I always assumed it was a result of how they were leveled by the mines and just meant the hone had seen little use. Interesting that he suggests that they might have developed the high centers due to use (honing on the edge of the stone inward).
 
The high point that he describes is how a lot of vintage razor hones are found. Many Thuringian, cotis, and almost every single Pierre DSO I've bought came this way.

I always assumed it was a result of how they were leveled by the mines and just meant the hone had seen little use. Interesting that he suggests that they might have developed the high centers due to use (honing on the edge of the stone inward).
Slice these videos are interesting indeed!

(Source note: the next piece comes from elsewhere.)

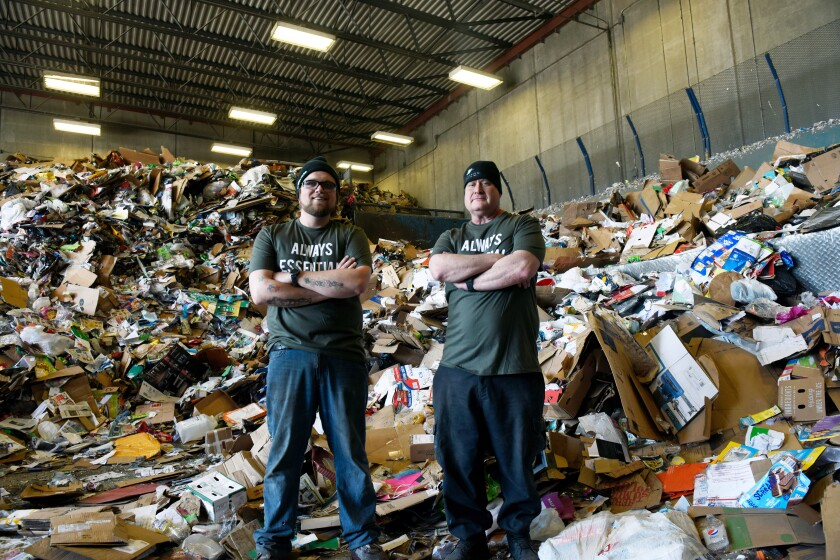 Nate Riddle and Tim Kachel stand at the recycling plant where they found Parker Hanson's prosthetic arm on Tuesday, May 11, 2021, in Sioux Falls, S.D. Hanson, a college baseball player from South Dakota, prosthetic arm was stolen from his vehicle when discovered his backpack missing on May 3 and took to social media to vent his frustrations. The next day the Sioux Falls Police Department recovered a backpack with some of the prosthetic's attachments near Hanson's house. (Alfonzo Galvan/The Argus Leader via AP)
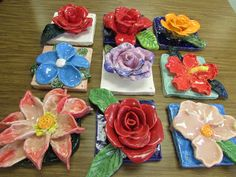 "Ceramic flower sculptures by 4th graders; approx. 7"" X 7""; art teacher: Susan Joe"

What's fascinating to me is that Dovo is required to prepare there hones in this manner per the trade guild guidelines according to the 2nd video...
 
A convex hone and a straight edge would have the same advantage as honing a smile on a flat hone, which is that you are not contacting the whole edge at the same time so every part of the edge gets individual attention with regard to pressure.
 
Yep, I noticed the shape of their hone from the very first time I saw the Dovo factory video on How It's Made. It's almost certainly trade guild spec'ed for a reason. This way they get a good apex all the way down the razor's edge as fast as possible. No worries about whether a slight warp or similar issue will make a blade take a long time to hone. Time is money in a manufacturing setting. Personally I'd rather have a flat hone and a smiling blade - YMMV.
 

Steve56

Ask me about shaving naked!
I'm with Eric and bluesman7.

Furthermore I'll throw the BS flag. A convex hone is functionally a narrow hone that can more effectively hone warped or unevenly ground razors. Having a convex hone on a razor production line means they haven't mastered their craft; it isn't something to be admired. But I do admire marketing a liability as a plus! I understand they're doing the best they can with tremendous demand and a long learning curve for the grinders, but a warped or misground razor is just that and there's not much else to be said.

I don't have a honing problem with warped or misground razors, I have narrow hones for just that reason. I do have a problem with trying to pass off warped or poorly ground razors at full price and touting the virtues of a convex hone or that warped or misground razors are the price consumers must pay for some other quality.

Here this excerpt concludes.